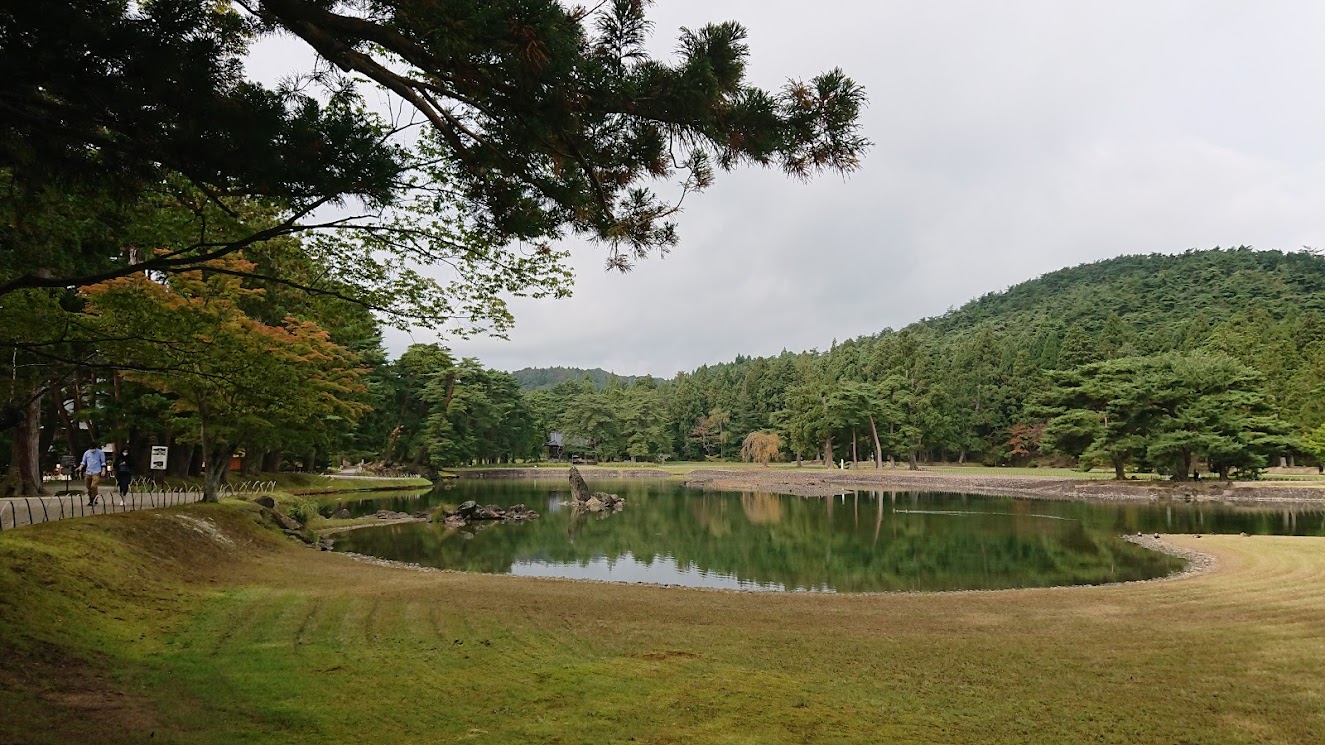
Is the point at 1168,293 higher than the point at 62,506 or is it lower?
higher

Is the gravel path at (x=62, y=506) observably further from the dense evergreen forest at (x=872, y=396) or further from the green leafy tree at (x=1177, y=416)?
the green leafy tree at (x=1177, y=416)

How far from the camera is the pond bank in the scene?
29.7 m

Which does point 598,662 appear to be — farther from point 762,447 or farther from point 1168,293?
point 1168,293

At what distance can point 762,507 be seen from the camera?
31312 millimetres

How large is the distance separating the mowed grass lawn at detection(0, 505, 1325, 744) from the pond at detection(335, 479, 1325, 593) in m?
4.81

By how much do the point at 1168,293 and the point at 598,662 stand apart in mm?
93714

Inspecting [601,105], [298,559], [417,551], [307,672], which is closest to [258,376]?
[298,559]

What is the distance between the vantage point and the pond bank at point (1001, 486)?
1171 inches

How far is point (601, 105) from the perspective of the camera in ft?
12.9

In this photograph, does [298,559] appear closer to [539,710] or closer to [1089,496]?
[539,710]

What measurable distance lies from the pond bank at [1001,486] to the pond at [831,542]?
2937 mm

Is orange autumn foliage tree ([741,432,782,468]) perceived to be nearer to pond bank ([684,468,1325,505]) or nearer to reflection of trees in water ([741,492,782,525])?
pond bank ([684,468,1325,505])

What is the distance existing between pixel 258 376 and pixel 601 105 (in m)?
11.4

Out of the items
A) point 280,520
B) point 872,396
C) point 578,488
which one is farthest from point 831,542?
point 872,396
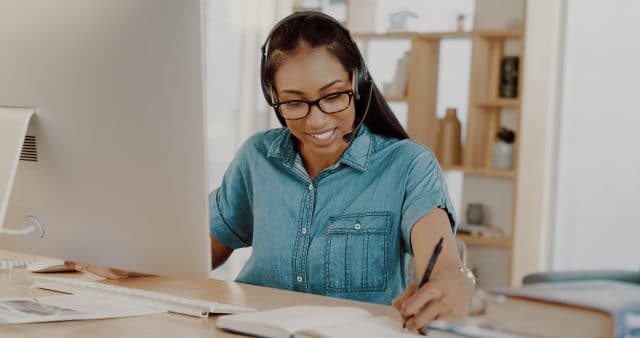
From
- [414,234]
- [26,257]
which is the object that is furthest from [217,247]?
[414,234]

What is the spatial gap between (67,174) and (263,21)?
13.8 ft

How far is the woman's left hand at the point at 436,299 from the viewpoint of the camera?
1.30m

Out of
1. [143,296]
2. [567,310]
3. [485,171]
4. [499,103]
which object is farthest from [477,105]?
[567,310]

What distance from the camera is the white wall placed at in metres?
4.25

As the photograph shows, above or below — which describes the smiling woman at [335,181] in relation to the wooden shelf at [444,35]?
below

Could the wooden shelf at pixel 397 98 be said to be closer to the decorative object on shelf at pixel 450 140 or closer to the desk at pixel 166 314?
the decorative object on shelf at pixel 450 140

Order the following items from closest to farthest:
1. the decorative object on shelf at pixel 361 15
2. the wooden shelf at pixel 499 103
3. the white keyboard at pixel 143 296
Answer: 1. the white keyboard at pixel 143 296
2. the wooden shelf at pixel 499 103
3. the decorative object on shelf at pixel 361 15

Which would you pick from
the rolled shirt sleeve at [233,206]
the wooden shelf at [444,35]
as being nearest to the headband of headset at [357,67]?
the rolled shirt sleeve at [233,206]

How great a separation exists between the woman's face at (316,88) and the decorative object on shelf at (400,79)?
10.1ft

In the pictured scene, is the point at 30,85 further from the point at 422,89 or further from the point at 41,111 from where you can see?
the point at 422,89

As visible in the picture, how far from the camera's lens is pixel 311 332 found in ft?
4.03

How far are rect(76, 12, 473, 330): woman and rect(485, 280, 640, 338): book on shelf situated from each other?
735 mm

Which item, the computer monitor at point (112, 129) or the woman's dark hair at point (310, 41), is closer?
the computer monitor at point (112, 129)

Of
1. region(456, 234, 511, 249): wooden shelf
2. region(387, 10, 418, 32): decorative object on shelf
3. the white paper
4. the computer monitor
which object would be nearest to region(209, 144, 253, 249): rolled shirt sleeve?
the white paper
^^^^^^^^^^^^^^^^
> **Task to complete**
Repeat only the lines from the one holding "As the photograph" through the last line of the data.

> **Solution for this exercise**
As the photograph shows, above or below — which describes the smiling woman at [335,181] in relation to the wooden shelf at [444,35]?
below

Could the wooden shelf at pixel 397 98 be said to be closer to the decorative object on shelf at pixel 450 140 or closer to the desk at pixel 166 314?
the decorative object on shelf at pixel 450 140

Order the following items from closest to farthest:
1. the decorative object on shelf at pixel 361 15
2. the wooden shelf at pixel 499 103
3. the white keyboard at pixel 143 296
Answer: 1. the white keyboard at pixel 143 296
2. the wooden shelf at pixel 499 103
3. the decorative object on shelf at pixel 361 15

Which would you pick from
the rolled shirt sleeve at [233,206]
the wooden shelf at [444,35]
as being nearest to the headband of headset at [357,67]?
the rolled shirt sleeve at [233,206]

How great a separation exists between the woman's face at (316,88) and the decorative object on shelf at (400,79)?
10.1ft

In the pictured scene, is the point at 30,85 further from the point at 422,89 or further from the point at 41,111 from where you can see?
the point at 422,89

As visible in the picture, how far from the camera's lens is pixel 311 332 found in ft?
4.03

How far are rect(76, 12, 473, 330): woman and rect(485, 280, 640, 338): book on shelf situated from each other?
735 mm

Which item, the computer monitor at point (112, 129) or the woman's dark hair at point (310, 41), is closer?
the computer monitor at point (112, 129)

Of
1. region(456, 234, 511, 249): wooden shelf
2. region(387, 10, 418, 32): decorative object on shelf
3. the white paper
4. the computer monitor
which object would be nearest to region(209, 144, 253, 249): rolled shirt sleeve?
the white paper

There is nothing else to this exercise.